And, once more, she passed her bare arms around his neck, languishing, seized by desire.

"Let us stay here. Come indoors; let us lie down a little. Come!"

She tried to coax him, to entice him, seized by desire that became all the fiercer as she noticed George's resistance. She was all ardor, and her beauty was at its best, illuminated as by a torch. Her long, serpentine body trembled through her thin wrapper. Her large dark eyes shed the fascinating charm of the supreme hours of passion. She was the sovereign Sensualism repeating: "I am forever the unconquered. I am stronger than your thought. The odor of my skin has the power to dissolve a world in you."

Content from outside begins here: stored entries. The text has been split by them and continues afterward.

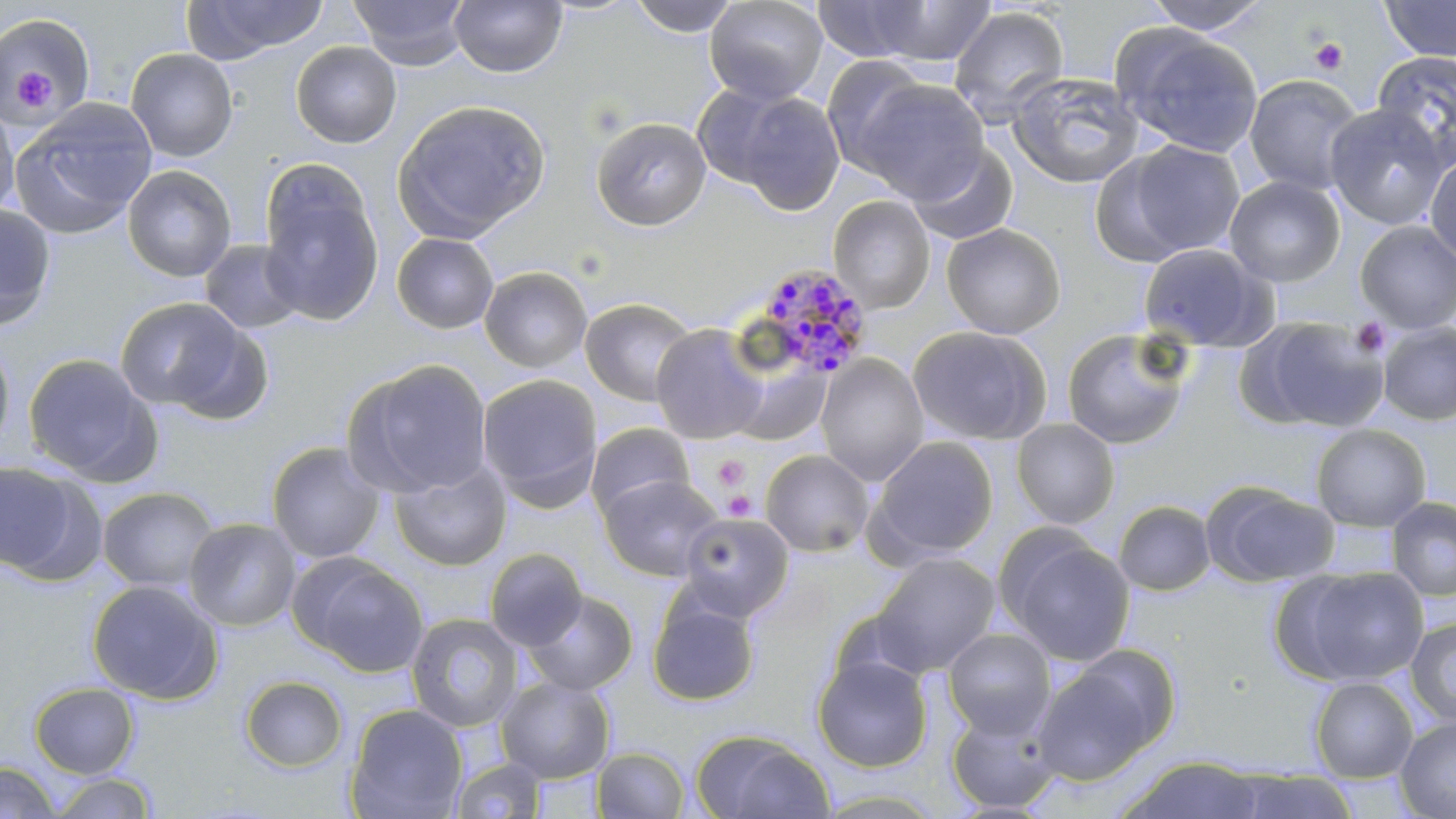
Summary:
  - Coordinate format: approximate bounding boxes as [x1, y1, x2, y2] in pixels
  - Platelet locations: [1308, 37, 1348, 76], [10, 70, 58, 113], [1349, 316, 1391, 357], [714, 455, 751, 491], [721, 490, 757, 520]
  - Plasmodium malariae-infected red blood cell locations: [751, 262, 874, 380]
  - Uninfected red blood cell locations: [349, 0, 471, 69], [449, 0, 567, 78], [629, 0, 740, 37], [704, 0, 828, 105], [1140, 0, 1275, 35], [1379, 0, 1456, 62], [181, 1, 328, 62], [812, 1, 934, 63], [868, 1, 999, 67], [948, 6, 1070, 127], [0, 12, 96, 121], [1112, 25, 1265, 158], [291, 41, 401, 148], [125, 48, 238, 162], [1373, 48, 1456, 167], [821, 56, 935, 175], [1007, 71, 1146, 189], [1243, 74, 1365, 196], [851, 77, 990, 200], [691, 82, 803, 193], [733, 92, 846, 216], [0, 98, 20, 222], [11, 99, 158, 239], [393, 99, 550, 242], [1324, 104, 1451, 230], [591, 116, 711, 231], [1111, 139, 1248, 263], [907, 142, 1019, 247], [1425, 153, 1456, 265], [122, 164, 236, 282], [259, 171, 385, 325], [1224, 176, 1345, 287], [828, 195, 935, 313], [0, 204, 57, 331], [1355, 221, 1456, 333], [941, 223, 1066, 339], [391, 233, 499, 334], [200, 239, 306, 335], [1138, 242, 1274, 351], [479, 266, 592, 373], [114, 297, 254, 415], [580, 297, 698, 407], [1242, 316, 1388, 432], [1378, 322, 1456, 426], [651, 324, 770, 444], [908, 325, 1051, 445], [1061, 327, 1193, 450], [0, 334, 16, 459], [23, 352, 158, 483], [815, 354, 929, 485], [729, 358, 830, 447], [344, 359, 493, 498], [477, 374, 602, 507], [1011, 418, 1120, 529], [585, 422, 697, 520], [1311, 424, 1431, 532], [868, 436, 1000, 561], [266, 441, 387, 564], [760, 449, 874, 557], [388, 459, 511, 571], [0, 460, 85, 579], [599, 474, 723, 581], [1202, 482, 1339, 588], [96, 486, 219, 594], [1387, 497, 1456, 601], [1113, 500, 1216, 595], [679, 512, 795, 621], [183, 517, 302, 632], [998, 529, 1137, 668], [484, 548, 588, 651], [870, 552, 1001, 676], [294, 553, 429, 677], [1283, 566, 1429, 686], [87, 579, 223, 704], [523, 590, 639, 696], [647, 590, 760, 707], [406, 612, 524, 733], [1405, 617, 1456, 727], [942, 628, 1056, 739], [1032, 652, 1171, 785], [812, 653, 933, 773], [240, 675, 348, 772], [496, 677, 615, 783], [1310, 677, 1418, 782], [29, 682, 139, 778], [344, 703, 468, 818], [946, 706, 1062, 814], [1395, 717, 1456, 819], [691, 729, 834, 818], [592, 746, 691, 818], [1117, 755, 1268, 818], [449, 757, 548, 819], [0, 761, 61, 819], [1228, 769, 1361, 818], [47, 772, 158, 818]
  - Slide-level diagnosis: Plasmodium malariae
  - Image size: 1456×819 pixels
  - Preparation: thin blood smear
  - Stain: May-Grünwald-Giemsa
  - Magnification: 1000x
  - Field of view: single
  - Modality: light microscopyGive the position of every Plasmodium parasite.
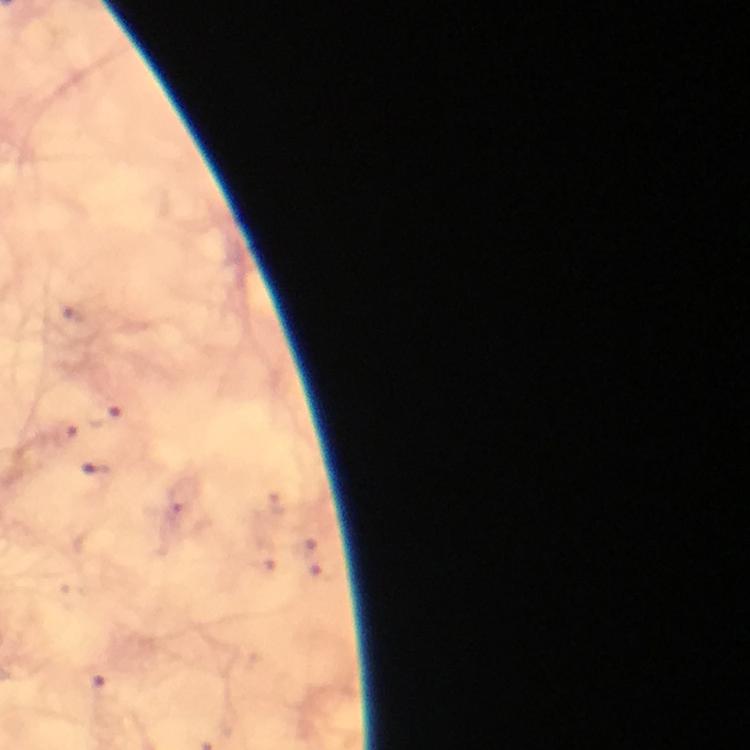
Approximate centers as [x, y] in pixels.
Plasmodium parasites: [106, 413], [64, 433], [105, 686].

Summary:
  - Cropped from: a single field of view
  - Context: from a diagnostic examination for malaria
  - Immersion oil: used
  - Magnification: 100x
  - Stain: Giemsa
  - Capture: smartphone camera through the microscope
  - Image size: 750×750 pixels
  - Preparation: thick blood filmReport the malaria status of this cell.
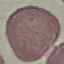
It is uninfected.

Summary:
  - Stain: Giemsa
  - Image type: automatically extracted cell patch, resized to 64 × 64 pixels
  - Preparation: thin blood film
  - Capture: smartphone through the microscope eyepieceAssess this cell for malaria.
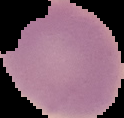
It is uninfected.

{
  "preparation": "thin blood film",
  "image_type": "cell region segmented out of the field of view; surrounding area masked to black",
  "image_size": "124×118 pixels"
}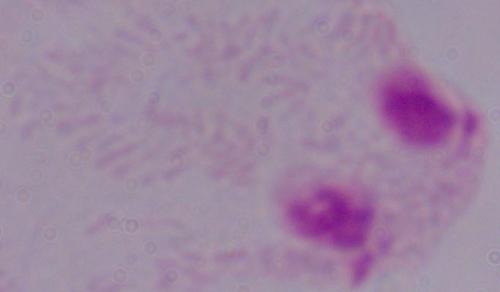 1000x magnification. A trichomonad is seen. Micrograph.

"No, no; I do not want to," declared George, seizing her wrists with an almost brutal violence that he could not moderate.

"Ah! you don't want to?" she echoed mockingly, amused by the struggle, sure of conquering, incapable of giving way in her caprice.

He regretted his roughness. To draw her into the snare, he must be mild and coaxing, must simulate ardor and tenderness. After that, he would certainly induce her to take the nocturnal walk—the last walk. But, on the other hand, he also felt the absolute necessity of not losing that nervous momentary energy that was indispensable for the approaching action.

"Ah! So you don't want to?" she repeated, throwing her bare arms about him, gazing up at him, looking into the depths of his eyes with a species of repressed frenzy.

George permitted himself to be led into the room.

Then all the Enemy's feline lasciviousness broke loose over him whom she believed already vanquished. She let down her hair, loosened her dress, permitted her natural perfume to be exhaled like a shrub of odoriferous flowers. She seemed to realize that she must disarm this man, that she must enervate him, and that she must crush him to prevent him from becoming dangerous.

George felt he was lost. Once more the Enemy had asserted her superiority.